Recovering From Injury

Mon Sep 19 2022

I have always had a strained relationship with running. I even have a phrase that my family is tired of hearing me tell everyone : "No matter how much you love running, it will never love you back". I really do love running, but it has come with so many injuries. I have been working really hard over the past few years to find ways to stay injury free and had even manged to have a couple of really long stretches of pain free running. That was until I found a new way to hurt myself - crashing my bike.

This past June I was making my first attempt at completing the Big Friggin Loop. At about mile 85 of the 90 I was coming around a curve that I have ridden literally hundreds of times when my rear tire slipped out. I attempted to save it by putting my left foot down but wound up doing my best impression of a pole-vaulter off that leg. As I was going down I felt a pop in my foot and knew immediately what had happened.

So, here I am three months later planning out how to get started running again. Over the years I have developed an injury recovery protocol that works extremely well and want to share it here. This protocol will not work if you're in a rush to get race ready. It takes several months, but has a low risk of re-injury or causing a new injury.

Phase 1: Walking

Once my doctor gives me the go-ahead to start running again, I like to start by walking. I usually start by walking a mile 3 times per week, and gradually increasing it till I can walk three miles. I make sure that I can walk all 3 miles with a normal gait, and that I do not have too much soreness afterwards before I try to run at all. This phase usually takes me two or three weeks.

Phase 2: Walk, Run, Walk

During this phase I run three times a week for three weeks following this progression: Walk half a mile, run 1 mile, walk half a mile. (runs 1 and 2) Walk half a mile, run 1.5 miles, walk half a mile. (runs 3 and 4) Walk half a mile, run 2 miles, walk half a mile. (runs 5 and 6) Walk half a mile, run 2.5 miles, walk half a mile. (runs 7 and 8) Walk half a mile, run 3 miles, walk half a mile. (run 9)
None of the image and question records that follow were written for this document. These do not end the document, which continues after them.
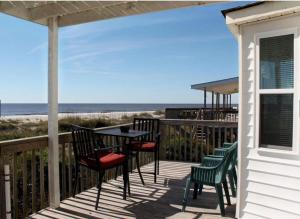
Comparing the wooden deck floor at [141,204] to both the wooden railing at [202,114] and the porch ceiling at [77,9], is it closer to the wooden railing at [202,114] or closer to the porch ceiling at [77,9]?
the porch ceiling at [77,9]

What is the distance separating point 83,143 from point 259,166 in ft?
7.39

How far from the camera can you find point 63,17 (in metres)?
4.10

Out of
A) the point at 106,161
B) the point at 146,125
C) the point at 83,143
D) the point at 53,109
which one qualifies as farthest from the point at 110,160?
the point at 146,125

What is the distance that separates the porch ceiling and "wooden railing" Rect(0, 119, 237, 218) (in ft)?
4.67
Like all the other phases in this progression I do not graduate to the next unless I am completing each step with a normal gait and little to no soreness.

Phase 3: Running Increments

During this phase I continue to run only three times per week and gradually bring my mileage up from 3 miles per run to 10 miles per run. I start by adding half a mile per week, so week one is three runs of 3 miles each. Week two is three runs of 3.5 miles each, and so on till I can run 5 miles. Once I can do 5 mile runs I add 1 mile per week to each run until I am running 10 miles three times per week.

Phase 4: Rest

Then I take a break for a whole week and cross train. By this point it has been quite a few weeks of running and gradually adding more and more stress, so new or repeat injury is lurking.

Phase 5: Build Base

After the rest week I continue to run only three days per week. I do one fun run, one fast run, and one long run. For the fun run I usually do trails. For the fast run I like to do either a tempo run, or sets of surges of two minutes "on" and one minute "off". For the long run I continue adding one mile per week till I can do 14 to 16 mile runs.
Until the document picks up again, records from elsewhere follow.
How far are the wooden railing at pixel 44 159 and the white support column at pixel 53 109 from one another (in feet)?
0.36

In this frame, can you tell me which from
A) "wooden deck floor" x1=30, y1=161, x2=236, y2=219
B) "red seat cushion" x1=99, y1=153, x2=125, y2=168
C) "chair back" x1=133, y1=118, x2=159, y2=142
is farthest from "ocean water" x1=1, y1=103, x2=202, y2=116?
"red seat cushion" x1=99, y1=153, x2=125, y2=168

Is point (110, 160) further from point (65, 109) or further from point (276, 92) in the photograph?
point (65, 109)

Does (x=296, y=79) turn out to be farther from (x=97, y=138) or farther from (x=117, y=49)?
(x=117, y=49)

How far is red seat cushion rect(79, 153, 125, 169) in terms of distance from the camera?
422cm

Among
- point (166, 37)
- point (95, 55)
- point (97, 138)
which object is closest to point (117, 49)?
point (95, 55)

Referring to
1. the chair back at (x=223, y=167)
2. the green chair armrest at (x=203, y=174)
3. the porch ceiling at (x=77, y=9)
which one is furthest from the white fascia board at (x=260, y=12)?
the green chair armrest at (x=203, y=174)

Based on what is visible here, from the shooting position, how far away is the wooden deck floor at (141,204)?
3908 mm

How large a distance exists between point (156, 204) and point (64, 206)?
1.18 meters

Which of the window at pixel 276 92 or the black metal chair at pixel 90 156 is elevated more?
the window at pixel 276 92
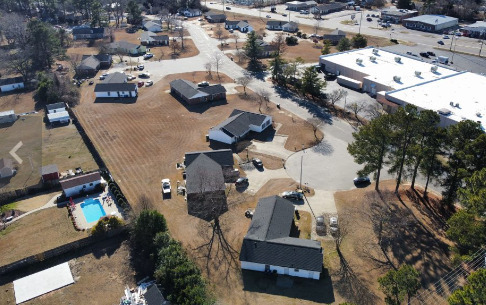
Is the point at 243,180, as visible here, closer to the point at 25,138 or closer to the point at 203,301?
the point at 203,301

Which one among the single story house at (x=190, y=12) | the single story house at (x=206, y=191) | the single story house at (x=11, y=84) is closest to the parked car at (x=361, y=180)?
the single story house at (x=206, y=191)

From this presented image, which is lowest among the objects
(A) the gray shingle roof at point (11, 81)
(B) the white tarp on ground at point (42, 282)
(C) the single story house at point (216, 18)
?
(B) the white tarp on ground at point (42, 282)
Phase 6: Convert Base to Speed

If a race is coming up I like to make a change to my training three weeks out. I do one speed day of 800 meter or 1 mile repeats. I keep my fun day, and I trade my long run for hill repeats. My body doesn't respond well to peaking before a race so I don't reduce intensity or mileage before a race, but I do try and make sure that my speed workout day is the same time of day and day of the week that my race will be. That way race day is just part of the normal stress response cycle.